Week 3 was our most routine thus far - Will was in the burn surgeries for the first two hours every morning while Nicole was observing and assisting in the Microbiology/Infectious Diseases department. When a natural break in the surgeries occurs midway through the morning, we switch and Will goes to the children's rooms to observe burn aftercare. It is significant to us that the actual burn surgeries are becoming routine - we're better able to participate in the burn operations as well as pay attention to the finer points of the reconstructive surgeries.
Nicole: I've been able to participate in the burn surgeries as thoroughly as the residents they train in the hospital - cleaning and debriding wounds, and re-wrapping them. I also participated in culture-work with the Microbiology Department testing antibiotic sensitivity. The parasitologist is very enthusiastic to teach, and shows me every egg, larva, and nematode that she finds in various biological samples. I toured the Pathology Department with a visiting French student - we held various organs and tumors that had been removed for analysis, and observed their slide preparation.
Will: As my time in the burn clinic has gone on, Dr. Romero has started to allow me more freedom in the OR. He will request that I scrub in with him when we have extensive cases and will allow me to practice what I have seen for the past two weeks on patients. There are patients with full thickness burns that cover all 4 of their extremities. In order to keep the children under anesthesia for as little time as possible, I join Drs. Romero and Quiroga and will debride, clean, redress, and place skin grafts under their supervision. However, I am still trusted with a certain level of autonomy with the patients that I will not be privileged with until my surgical residency.
On Thursday, we followed Dr. Montano through his high-risk obstetric surgeries, while Will Pryor and Jon Chu observed in the burn clinic. Nicole almost passed out observing her first natural birth. We also observed a Cesarian on a woman who was 32 weeks pregnant with pre-eclampsia. The child weighed 2.5lbs and has a 50% chance of survival. There were a few other natural births and a D&C, but the incredible sight was the oophorectomy. The woman was 16 years old, 90lbs, with 2 children and a husband. Her belly was distended as if she were 4 to 5 months pregnant, but once opened up, the distention was revealed to be a 6.8kg ( ~15lb) ovary which had stretched with its tumor.
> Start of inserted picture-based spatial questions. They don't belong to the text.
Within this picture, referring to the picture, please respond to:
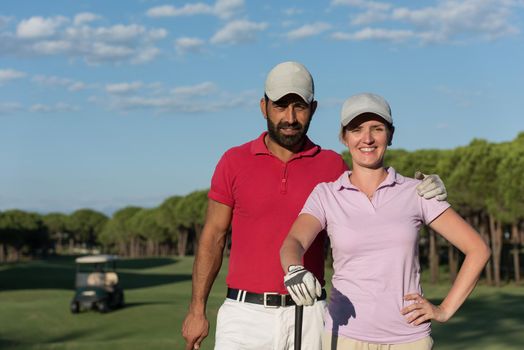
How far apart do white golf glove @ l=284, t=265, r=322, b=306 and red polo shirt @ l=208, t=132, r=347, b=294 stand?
1639 millimetres

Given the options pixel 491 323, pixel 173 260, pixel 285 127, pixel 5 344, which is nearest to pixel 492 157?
pixel 491 323

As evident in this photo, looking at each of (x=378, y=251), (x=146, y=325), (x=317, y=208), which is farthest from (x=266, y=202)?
(x=146, y=325)

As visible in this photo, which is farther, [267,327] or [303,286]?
[267,327]

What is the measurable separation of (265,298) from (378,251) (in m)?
1.50

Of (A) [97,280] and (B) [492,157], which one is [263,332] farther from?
(B) [492,157]

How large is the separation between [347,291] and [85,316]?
30.1m

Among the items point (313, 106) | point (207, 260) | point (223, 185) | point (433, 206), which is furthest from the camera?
point (207, 260)

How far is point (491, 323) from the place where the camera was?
92.0 ft

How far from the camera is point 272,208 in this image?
230 inches

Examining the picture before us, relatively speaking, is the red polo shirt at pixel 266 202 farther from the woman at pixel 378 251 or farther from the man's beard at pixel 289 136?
the woman at pixel 378 251

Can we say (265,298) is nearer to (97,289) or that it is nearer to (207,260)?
(207,260)

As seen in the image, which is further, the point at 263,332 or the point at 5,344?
the point at 5,344

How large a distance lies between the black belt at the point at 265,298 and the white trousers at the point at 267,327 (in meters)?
0.03

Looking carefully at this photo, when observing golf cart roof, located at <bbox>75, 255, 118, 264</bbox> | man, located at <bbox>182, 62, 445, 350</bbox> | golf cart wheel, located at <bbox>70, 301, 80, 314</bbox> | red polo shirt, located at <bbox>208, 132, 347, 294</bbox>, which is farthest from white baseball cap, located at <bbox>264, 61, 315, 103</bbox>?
golf cart wheel, located at <bbox>70, 301, 80, 314</bbox>
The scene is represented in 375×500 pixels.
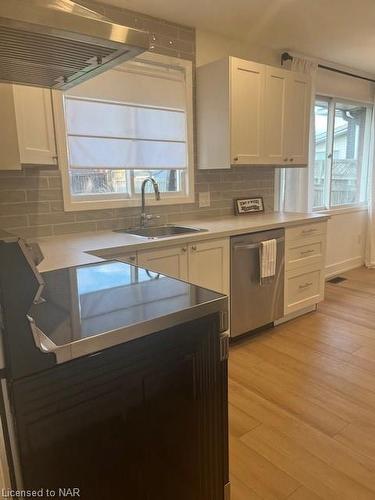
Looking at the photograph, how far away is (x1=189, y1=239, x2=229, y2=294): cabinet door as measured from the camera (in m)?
2.47

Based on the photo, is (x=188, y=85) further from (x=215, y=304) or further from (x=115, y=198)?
(x=215, y=304)

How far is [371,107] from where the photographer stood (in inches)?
189

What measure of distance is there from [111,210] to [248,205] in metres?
1.44

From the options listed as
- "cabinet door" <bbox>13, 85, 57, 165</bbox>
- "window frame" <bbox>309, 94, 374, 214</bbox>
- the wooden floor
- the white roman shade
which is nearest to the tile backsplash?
the white roman shade

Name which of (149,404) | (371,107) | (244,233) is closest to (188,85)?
(244,233)

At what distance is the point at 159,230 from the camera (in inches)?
113

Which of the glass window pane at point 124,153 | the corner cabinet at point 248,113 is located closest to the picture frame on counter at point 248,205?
the corner cabinet at point 248,113

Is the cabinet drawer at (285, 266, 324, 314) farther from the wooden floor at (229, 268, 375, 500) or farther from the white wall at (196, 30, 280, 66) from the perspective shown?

The entire surgery took 15 minutes from first incision, because the tumor was entirely encapsulated in the ovary and only required cutting two vessels to remove in its entirety. Dr. Montano says it is the largest tumor he's ever removed, but that the other surgeon had removed an 8kg (~18lb) tumor just the previous week. It honestly looked like a 15lb turkey, but with fimbrae.
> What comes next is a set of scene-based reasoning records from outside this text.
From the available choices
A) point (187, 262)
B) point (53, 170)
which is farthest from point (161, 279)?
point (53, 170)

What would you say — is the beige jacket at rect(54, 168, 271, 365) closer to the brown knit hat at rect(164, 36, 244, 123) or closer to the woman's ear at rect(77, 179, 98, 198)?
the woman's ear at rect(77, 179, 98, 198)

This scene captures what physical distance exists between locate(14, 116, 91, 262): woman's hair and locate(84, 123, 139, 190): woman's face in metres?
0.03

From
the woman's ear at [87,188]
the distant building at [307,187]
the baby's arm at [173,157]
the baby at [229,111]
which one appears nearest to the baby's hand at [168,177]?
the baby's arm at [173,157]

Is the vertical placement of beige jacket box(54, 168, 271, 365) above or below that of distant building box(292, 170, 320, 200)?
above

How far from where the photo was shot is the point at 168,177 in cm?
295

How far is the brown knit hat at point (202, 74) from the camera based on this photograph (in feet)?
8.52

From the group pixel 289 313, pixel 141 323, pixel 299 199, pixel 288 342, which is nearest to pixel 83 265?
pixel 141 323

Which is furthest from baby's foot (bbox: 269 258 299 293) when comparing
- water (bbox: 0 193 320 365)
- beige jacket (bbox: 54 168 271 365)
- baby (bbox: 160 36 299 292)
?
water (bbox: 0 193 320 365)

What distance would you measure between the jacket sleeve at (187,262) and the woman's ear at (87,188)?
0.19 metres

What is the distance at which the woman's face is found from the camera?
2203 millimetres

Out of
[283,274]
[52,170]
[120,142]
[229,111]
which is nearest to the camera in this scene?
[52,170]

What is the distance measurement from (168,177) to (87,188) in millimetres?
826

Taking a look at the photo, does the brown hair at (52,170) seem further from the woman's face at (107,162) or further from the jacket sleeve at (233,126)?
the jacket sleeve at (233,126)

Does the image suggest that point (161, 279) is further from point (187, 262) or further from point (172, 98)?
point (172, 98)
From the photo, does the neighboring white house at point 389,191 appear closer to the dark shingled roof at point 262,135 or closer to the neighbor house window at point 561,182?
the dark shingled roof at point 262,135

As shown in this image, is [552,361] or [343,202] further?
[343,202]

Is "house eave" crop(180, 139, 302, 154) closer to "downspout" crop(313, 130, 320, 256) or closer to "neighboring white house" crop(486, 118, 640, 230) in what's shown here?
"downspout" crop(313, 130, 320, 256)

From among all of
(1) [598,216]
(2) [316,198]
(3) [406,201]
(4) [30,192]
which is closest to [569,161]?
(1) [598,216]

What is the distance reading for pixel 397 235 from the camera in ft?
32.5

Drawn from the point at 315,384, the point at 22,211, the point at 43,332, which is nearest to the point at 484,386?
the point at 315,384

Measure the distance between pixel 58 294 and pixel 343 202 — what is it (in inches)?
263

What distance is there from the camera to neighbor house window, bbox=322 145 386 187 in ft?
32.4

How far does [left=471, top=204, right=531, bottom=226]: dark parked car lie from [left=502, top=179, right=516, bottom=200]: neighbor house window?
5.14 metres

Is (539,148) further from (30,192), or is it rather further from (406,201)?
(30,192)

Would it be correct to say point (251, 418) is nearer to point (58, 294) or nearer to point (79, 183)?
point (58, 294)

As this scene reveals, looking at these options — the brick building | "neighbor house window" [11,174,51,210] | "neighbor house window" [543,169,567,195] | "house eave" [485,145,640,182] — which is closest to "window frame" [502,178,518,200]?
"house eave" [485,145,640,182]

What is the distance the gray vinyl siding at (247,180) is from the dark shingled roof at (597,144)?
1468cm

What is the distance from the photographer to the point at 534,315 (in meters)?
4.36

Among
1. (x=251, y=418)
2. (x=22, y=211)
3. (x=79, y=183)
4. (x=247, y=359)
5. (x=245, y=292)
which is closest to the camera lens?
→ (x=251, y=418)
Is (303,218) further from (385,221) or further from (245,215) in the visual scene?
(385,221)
Friday was our night in the Infant-Maternal Emergency OR. It was a slower night, several natural births that went very well and a few D&Cs. Later in the evening, we were able to observe an emergent pediatric surgery. There was a 4 month old infant with hydrocephaly that need a shunt placed. We saw the CT scans of his brain that showed drastically enlarged ventricles. The pediatric surgeon started by opening the scalp and drilling a hole in the skull with the scalpel. He then made a small incision in the abdomen for the shunt to drain. He then used what is basically a Teflon tipped metal straw to guide the plastic tubing for the shunt from the scalp, behind the ear, down the neck, over the rib cage, and into the abdomen. Finally, the surgeon inserted the shunt into the ventricle, checked the flow, and finished placing the drain in the abdomen. From open to close the procedure took only one hour. As he intends to do this post-residency - Will is geeking out the entire hour.
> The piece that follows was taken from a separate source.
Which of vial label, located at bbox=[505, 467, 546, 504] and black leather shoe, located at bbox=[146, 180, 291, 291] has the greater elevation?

The weekends have been very thoroughly enjoyed by all - last weekend we all struggled up the 1400+ steps to the Cristo de la Concordia which perches above Cochabamba, and this past weekend we visited Villa Tunari in the Chapare region of the Bolivian Amazon. There was an animal sanctuary with various food-stealing monkeys and a fantastic 6 hour trek through a local valley, as guided by a friend of our host family. The path was wide enough for one person, steep, challenging, and beautiful. We hiked up to a small waterfall (3-5m) with a pool deep enough for jumping off and then moved to a second waterfall (18-20m) which we rappelled down. The clumsy gringas and gringos struggled to walk down Amazonian rocks for another hour and a half, surrounded by the most lush, verdant scenery and clear water you can imagine. It didn't look real, and the pictures will never do it justice.